From Paul, the author continues the history white feminism by detailing how Betty Friedan and the National Organization for Women, beginning in the 1960s, focused on women working outside the home, with no recognition at all of women in poverty and how their domestic service enabled such women to get professional jobs. From there, Beck launches into an analysis of how feminism became branded and the Sheryl Sandberg “Lean-in” feminism—white women in corporate leadership—became the central focus of feminism.
But White Feminism is by no means only a history how white feminism excluded women of color and poor women from the movement. It is also a sort of memoir of Beck’s own experience as a journalist, how she, and the subjects she kept proposing to write about, were so often rendered invisible by the very often white editors of the women’s publications for which she worked. And those kept out included not only women of color, but also poor women, transgender persons, immigrants—the most excluded. I personally learned a lot, In particular, from Beck’s discussion of discrimination against non-cis-gendered people. I had thought that cis-gender actually meant heterosexual, when, in fact, gay cis-gender men sometimes worked to exclude transgender women from recognition.

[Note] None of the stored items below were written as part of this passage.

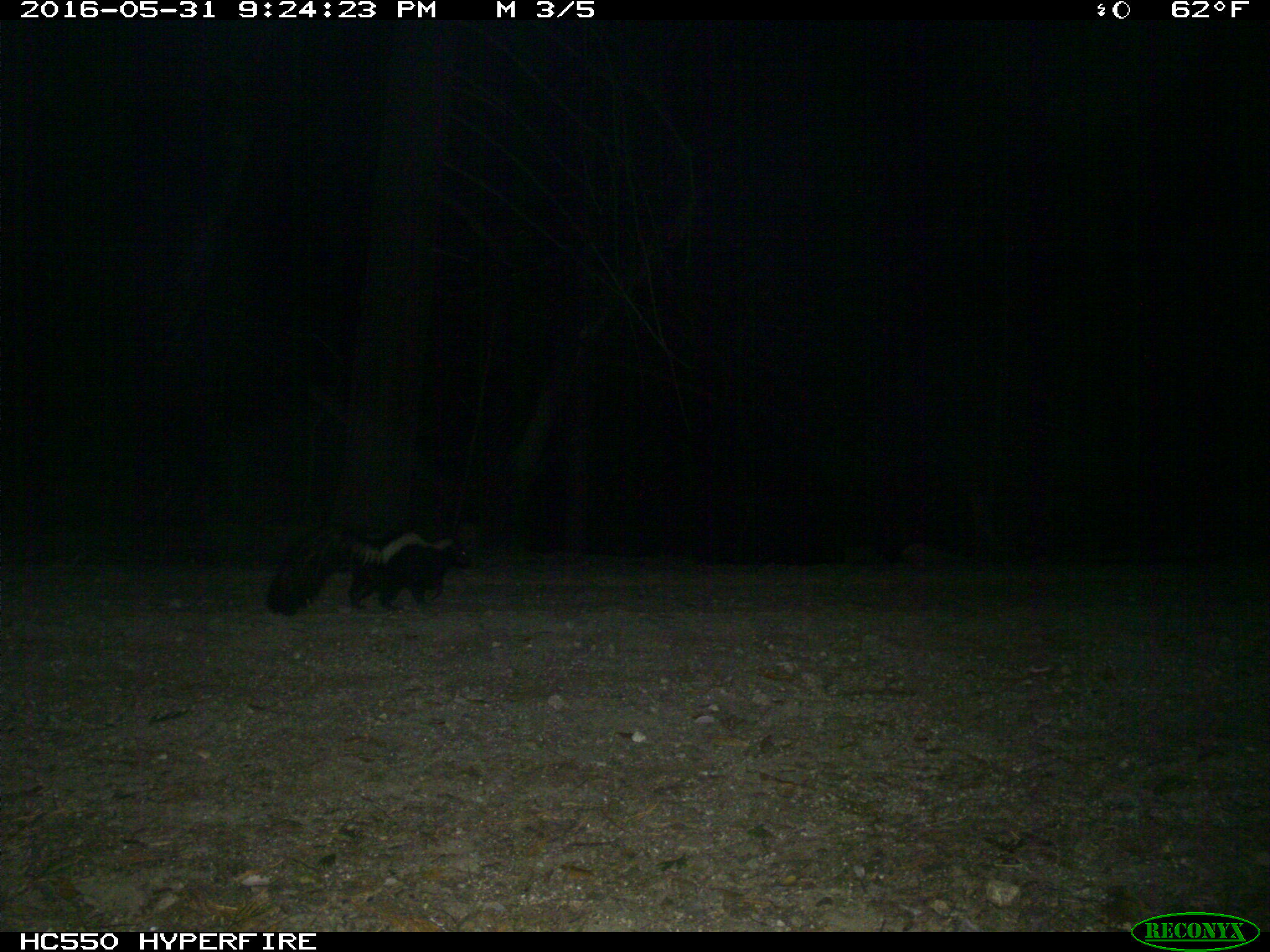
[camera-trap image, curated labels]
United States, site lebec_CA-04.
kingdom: Animalia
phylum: Chordata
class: Mammalia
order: Carnivora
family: Mephitidae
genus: Mephitis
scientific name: Mephitis mephitis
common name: striped skunk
Mephitis mephitis (striped skunk).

The book really does a fine job of showing the primary reason for the exclusion of so many “others” from white feminism, beyond a commitment to white superiority: the turn to individualism, feminism as a self-empowerment strategy. And in the third section of the book, Beck lays out a number of ways to return to the solidarity, the collectivism of the pre-feminist women’s labor movements and Black struggles.

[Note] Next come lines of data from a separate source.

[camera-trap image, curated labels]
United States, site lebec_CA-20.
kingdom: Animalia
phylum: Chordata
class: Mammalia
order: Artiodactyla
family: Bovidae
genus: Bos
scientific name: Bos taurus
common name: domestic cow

I have one concern about the book, however: the use of the term “white feminism.” Now let me acknowledge that in my experience, publishers often mandate a book’s title , explaining that something like “White Feminism” is much more likely to sell than a more complex, accurate title. But what Beck is critiquing is much more an ideology than a racial group. And in some ways, “white feminism” is at least as much the “neo-liberal feminism,” the massive turn from post-war economics that Nancy Fraser identifies with the end of second wave feminism during the Reagan/May era, than with whiteness per se.
And Beck acknowledges this in a number of places. The title of Part II is “White Feminism™”— “white feminism” as a brand. And she regularly claims that a change in ideology, not just is personal behavior, is what’s called for. She likewise refers on a number of occasions to “white feminists and those who aspire to whiteness,” which is not exactly a racial category. And one of the most striking illustrations of her critique of “feminist” CEOs—“Girl Bosses”—is the story of Miki Agrawal, the half-Japanese, half sub-continental Indian woman founder of Thinx underwear, who worked forcefully for the commodification of feminism.
But in many other places, Beck refers to white feminists without any quotation marks. I guess all us white feminist are commodified, buying expensive memberships in exclusive women’s clubs and wearing high-end “Feminist” t-shirts. Then again, maybe a little more nuance in Beck’s analysis might advance the collective action against racism, sexual oppression, and poverty that White Feminism is calling for.